46. methods as claimed in claim 41, it is characterized in that, described method also comprises following optional step:

47. methods as described in claim 45 or 46, it is characterized in that, described step (xiii) goes back the type of the atypical growth condition that identification of cell was once gone through.

48. methods as described in claim 45 or 46, is characterized in that, described step (xiii) identifies cell and once went through the atypical growth condition that step (ii) do not tested.

49. methods as claimed in claim 41, is characterized in that, described DNA locus subgroup comprises 1 –, 5000 locus, comprise 10-1000 locus and/or 20-100 locus.

50. methods as claimed in claim 41, it is characterized in that, described contrast growth conditions is identical with the normal growth conditions in vivo of the biology of cells of interest.

51. methods as claimed in claim 41, is characterized in that, the different atypical growth conditions in described step (ii) are non-convergency difference.

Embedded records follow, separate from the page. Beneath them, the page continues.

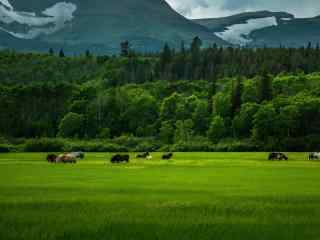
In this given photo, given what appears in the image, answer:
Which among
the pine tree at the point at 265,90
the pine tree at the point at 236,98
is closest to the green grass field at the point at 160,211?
the pine tree at the point at 265,90

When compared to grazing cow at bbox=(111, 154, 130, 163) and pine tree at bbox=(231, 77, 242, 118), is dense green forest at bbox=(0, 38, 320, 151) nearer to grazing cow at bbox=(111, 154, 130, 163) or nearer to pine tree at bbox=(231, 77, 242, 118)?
pine tree at bbox=(231, 77, 242, 118)

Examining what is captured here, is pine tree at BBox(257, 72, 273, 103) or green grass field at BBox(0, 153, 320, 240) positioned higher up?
pine tree at BBox(257, 72, 273, 103)

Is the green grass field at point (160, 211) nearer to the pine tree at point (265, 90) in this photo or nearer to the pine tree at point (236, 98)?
the pine tree at point (265, 90)

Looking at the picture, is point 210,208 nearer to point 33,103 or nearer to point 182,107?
point 182,107

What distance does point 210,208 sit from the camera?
79.9ft

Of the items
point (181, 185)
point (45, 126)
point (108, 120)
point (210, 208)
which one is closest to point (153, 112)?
point (108, 120)

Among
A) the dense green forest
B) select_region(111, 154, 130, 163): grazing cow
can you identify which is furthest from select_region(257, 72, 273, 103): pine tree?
select_region(111, 154, 130, 163): grazing cow

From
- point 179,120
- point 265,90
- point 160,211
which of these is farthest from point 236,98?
point 160,211

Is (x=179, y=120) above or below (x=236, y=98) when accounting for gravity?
below

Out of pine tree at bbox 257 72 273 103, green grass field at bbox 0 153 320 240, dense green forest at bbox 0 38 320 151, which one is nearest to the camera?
green grass field at bbox 0 153 320 240

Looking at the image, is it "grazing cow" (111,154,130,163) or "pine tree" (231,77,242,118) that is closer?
"grazing cow" (111,154,130,163)

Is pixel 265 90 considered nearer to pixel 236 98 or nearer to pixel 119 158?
pixel 236 98

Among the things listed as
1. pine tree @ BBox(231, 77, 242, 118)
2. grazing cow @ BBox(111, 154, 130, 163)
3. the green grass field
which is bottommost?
grazing cow @ BBox(111, 154, 130, 163)

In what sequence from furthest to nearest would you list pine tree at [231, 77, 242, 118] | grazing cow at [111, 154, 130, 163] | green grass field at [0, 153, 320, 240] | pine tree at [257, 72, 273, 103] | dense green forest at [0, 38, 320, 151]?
pine tree at [231, 77, 242, 118] < pine tree at [257, 72, 273, 103] < dense green forest at [0, 38, 320, 151] < grazing cow at [111, 154, 130, 163] < green grass field at [0, 153, 320, 240]
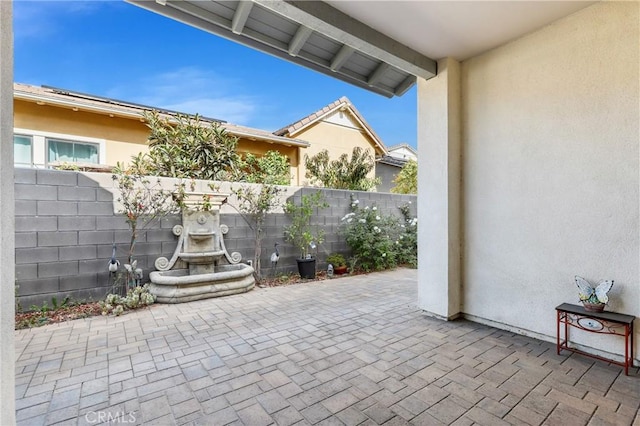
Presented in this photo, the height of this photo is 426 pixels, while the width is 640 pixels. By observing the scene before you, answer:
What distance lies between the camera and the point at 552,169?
314 centimetres

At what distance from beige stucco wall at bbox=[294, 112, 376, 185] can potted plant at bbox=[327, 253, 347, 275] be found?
13.7ft

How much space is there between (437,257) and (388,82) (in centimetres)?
270

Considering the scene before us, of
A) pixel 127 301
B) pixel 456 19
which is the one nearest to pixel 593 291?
pixel 456 19

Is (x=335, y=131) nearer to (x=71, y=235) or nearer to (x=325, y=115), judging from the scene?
(x=325, y=115)

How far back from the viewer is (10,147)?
1.25m

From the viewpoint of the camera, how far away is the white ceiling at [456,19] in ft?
9.16

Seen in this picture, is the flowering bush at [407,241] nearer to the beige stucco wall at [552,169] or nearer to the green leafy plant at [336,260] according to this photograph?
the green leafy plant at [336,260]

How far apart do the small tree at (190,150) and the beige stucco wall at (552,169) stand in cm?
498

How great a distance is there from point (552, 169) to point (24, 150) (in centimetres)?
982

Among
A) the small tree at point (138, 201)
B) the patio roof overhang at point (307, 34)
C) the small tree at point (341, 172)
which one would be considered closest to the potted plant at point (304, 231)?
the small tree at point (138, 201)

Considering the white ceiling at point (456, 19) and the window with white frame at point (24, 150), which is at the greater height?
the white ceiling at point (456, 19)

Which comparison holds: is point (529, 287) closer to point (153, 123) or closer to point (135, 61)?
point (153, 123)

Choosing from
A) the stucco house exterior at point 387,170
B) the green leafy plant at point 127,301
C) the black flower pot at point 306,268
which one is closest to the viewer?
the green leafy plant at point 127,301

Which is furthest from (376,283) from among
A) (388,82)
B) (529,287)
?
(388,82)
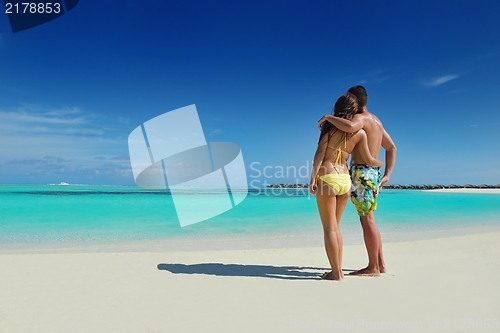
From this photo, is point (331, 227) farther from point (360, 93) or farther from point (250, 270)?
point (360, 93)

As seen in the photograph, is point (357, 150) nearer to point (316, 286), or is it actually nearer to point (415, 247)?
point (316, 286)

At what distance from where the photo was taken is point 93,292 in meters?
2.98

52. methods as claimed in claim 41, it is characterized in that, described atypical growth condition is selected from: temperature, physics invites the sharp (atmospheric pressure comprising increase or reduce, invite sharp to the direction of object, stir, gravity, physical stress), physical damnification, nutrient availability, be exposed to chemical toxicant, hormone or signaling molecule, be exposed to other chemical reagent, visible ray is invited sharp, the black light radiation be exposed on background level (comprises X-ray, gamma-rays, infrared light or ultraviolet light, microwave etc.), be exposed to pathogen or parasite, be exposed to other biological or other members mutually of the same race, be exposed to other biological, individual exudate, food grass or another biology take target organisms as food, water invites excitation to swash (comprise too much or very little), be exposed to the signal or the condition that stimulate described object to enter rest stage, oxygen is invited and is swashed or be exposed to excessive or secondary good free radical.

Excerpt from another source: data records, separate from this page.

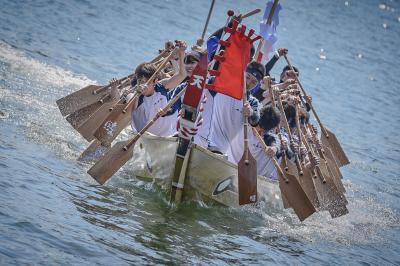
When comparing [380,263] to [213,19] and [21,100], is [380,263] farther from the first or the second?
[213,19]

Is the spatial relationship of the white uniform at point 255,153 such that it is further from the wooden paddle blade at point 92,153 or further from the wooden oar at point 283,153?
the wooden paddle blade at point 92,153

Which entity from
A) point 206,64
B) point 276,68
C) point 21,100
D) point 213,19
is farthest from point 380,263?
point 213,19

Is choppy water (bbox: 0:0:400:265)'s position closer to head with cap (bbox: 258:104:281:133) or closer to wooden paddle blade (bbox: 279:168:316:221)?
wooden paddle blade (bbox: 279:168:316:221)

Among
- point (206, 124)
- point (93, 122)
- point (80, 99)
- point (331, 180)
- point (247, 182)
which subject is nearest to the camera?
point (247, 182)

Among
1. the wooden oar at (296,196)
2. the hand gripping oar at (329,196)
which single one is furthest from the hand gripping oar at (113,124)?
the hand gripping oar at (329,196)

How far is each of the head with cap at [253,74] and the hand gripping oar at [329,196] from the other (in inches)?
71.1

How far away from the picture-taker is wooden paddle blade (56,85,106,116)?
11.7 metres

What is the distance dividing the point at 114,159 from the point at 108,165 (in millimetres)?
118

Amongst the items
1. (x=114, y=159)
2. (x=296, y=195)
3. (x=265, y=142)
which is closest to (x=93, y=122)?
(x=114, y=159)

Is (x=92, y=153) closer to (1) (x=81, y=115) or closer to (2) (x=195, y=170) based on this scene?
(1) (x=81, y=115)

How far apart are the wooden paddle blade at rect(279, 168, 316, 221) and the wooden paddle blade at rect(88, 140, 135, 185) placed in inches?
88.3

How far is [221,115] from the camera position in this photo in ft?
34.2

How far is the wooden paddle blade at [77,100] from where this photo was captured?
11.7 metres

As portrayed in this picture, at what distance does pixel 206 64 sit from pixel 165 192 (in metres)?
1.88
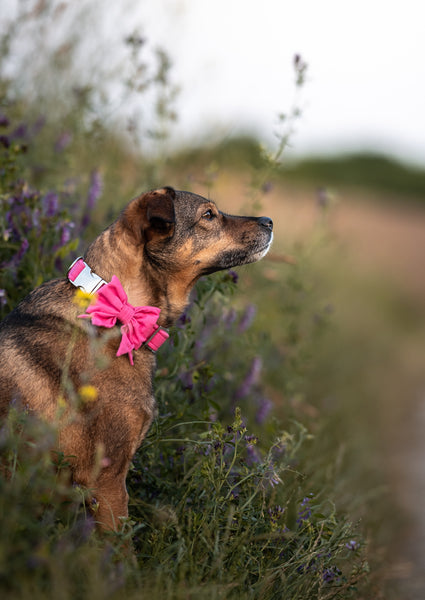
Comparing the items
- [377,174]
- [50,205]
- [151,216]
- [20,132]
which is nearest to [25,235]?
[50,205]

53. methods as claimed in claim 41, is characterized in that, the locus subgroup of selection be associated with the gene of cellular stress pathway component or its control band in described step (vii).

54. methods as claimed in claim 53, is characterized in that, described locus is present in the gene of at least one composition in each stress reaction path in cells of interest.

55. methods as claimed in claim 41, is characterized in that, in described step (vi), the selection of locus subgroup is carried out automatically by computer program.

56. 1 kinds of methods identifying one or more atypical growth conditions that cells of interest was once gone through, described method comprises step:

I () be DNA isolation from cells of interest, the growth conditions of wherein said cell is unknown;

(ii) can the methylation state of methylated locus group in DNA isolation in authentication step (i);

(iii) locus methylation state step (ii) identified is compared with the known methylation state group of homologous genes seat group, and wherein, described known methylation state group characterizes one or more and invites sharp;

(iv) determine whether cells of interest once went through atypical growth condition;

57. methods as claimed in claim 56, it is characterized in that, described step (iv) goes back the type of the atypical growth condition that identification of cell was once gone through.